EXERCISE BRIEF.
Reproduce the lines below from the one that contains "site SER_S12_T11, 3-frame burst." through the end, inclusive, and add nothing.

PROVIDED DATA.
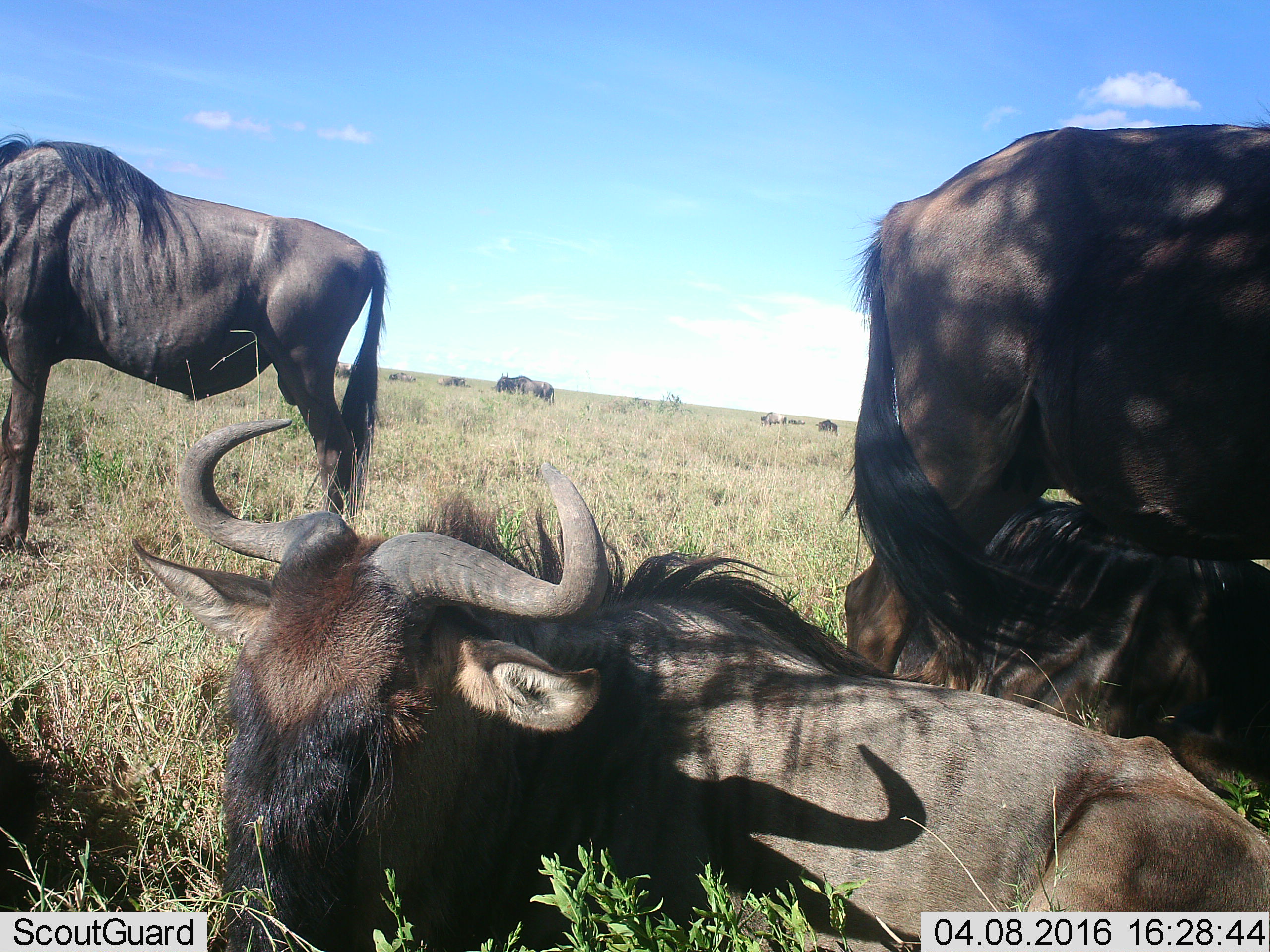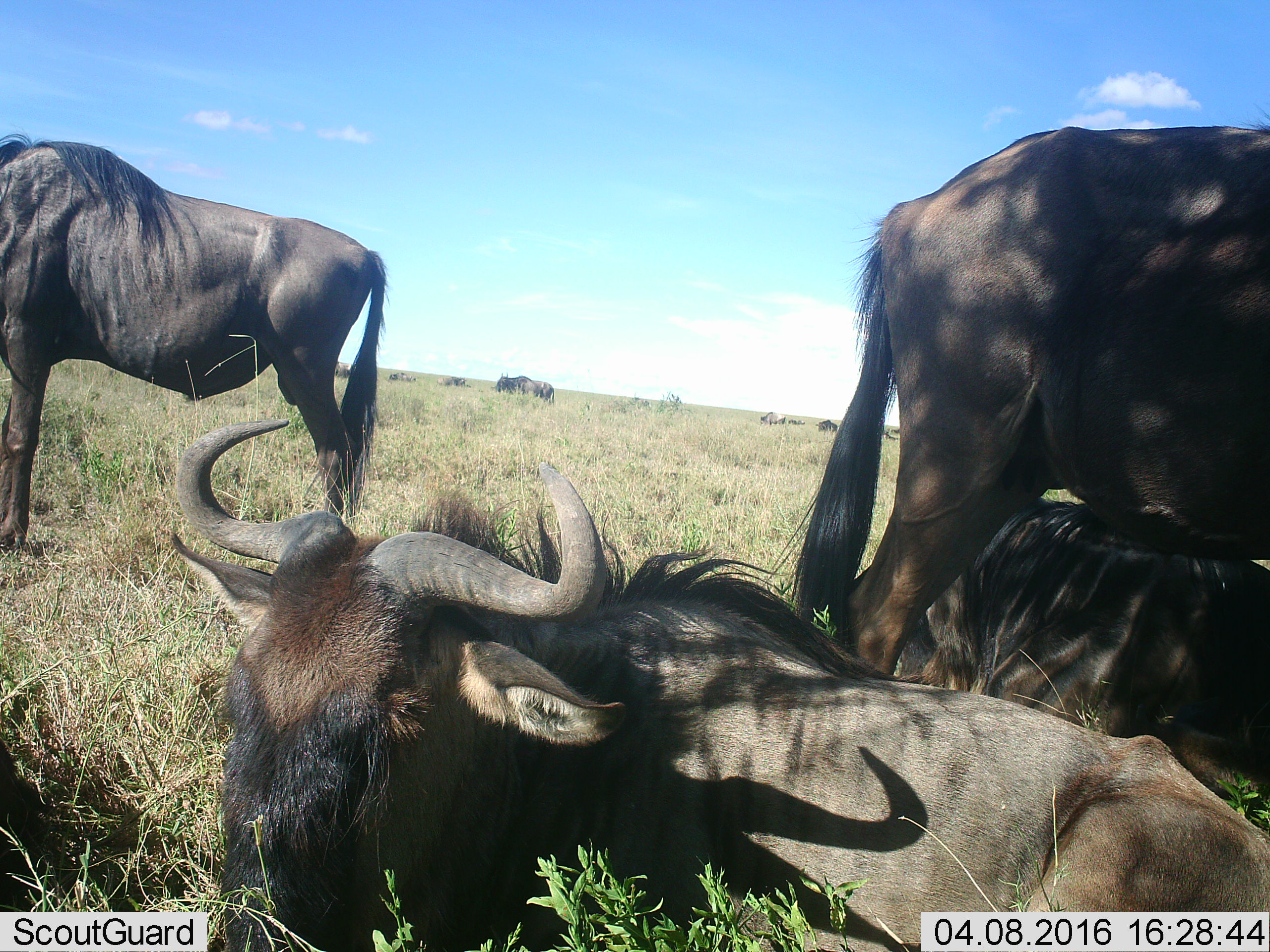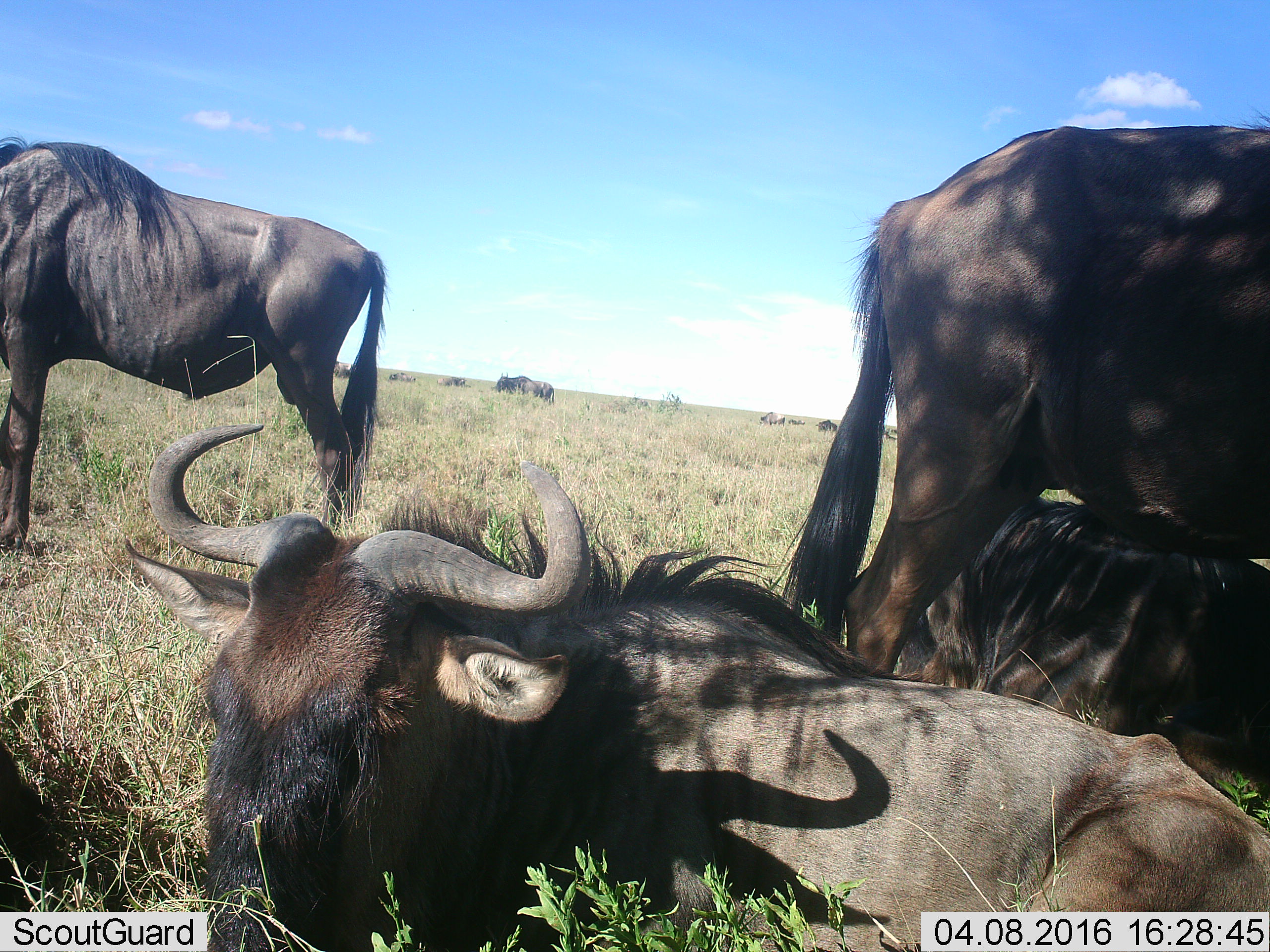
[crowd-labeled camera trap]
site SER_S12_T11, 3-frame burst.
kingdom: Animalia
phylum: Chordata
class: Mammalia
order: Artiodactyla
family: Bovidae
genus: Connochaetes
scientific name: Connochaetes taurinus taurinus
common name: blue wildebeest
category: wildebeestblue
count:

TASK RESPONSE.
site SER_S12_T11, 3-frame burst.
kingdom: Animalia
phylum: Chordata
class: Mammalia
order: Artiodactyla
family: Bovidae
genus: Connochaetes
scientific name: Connochaetes taurinus taurinus
common name: blue wildebeest
category: wildebeestblue
count:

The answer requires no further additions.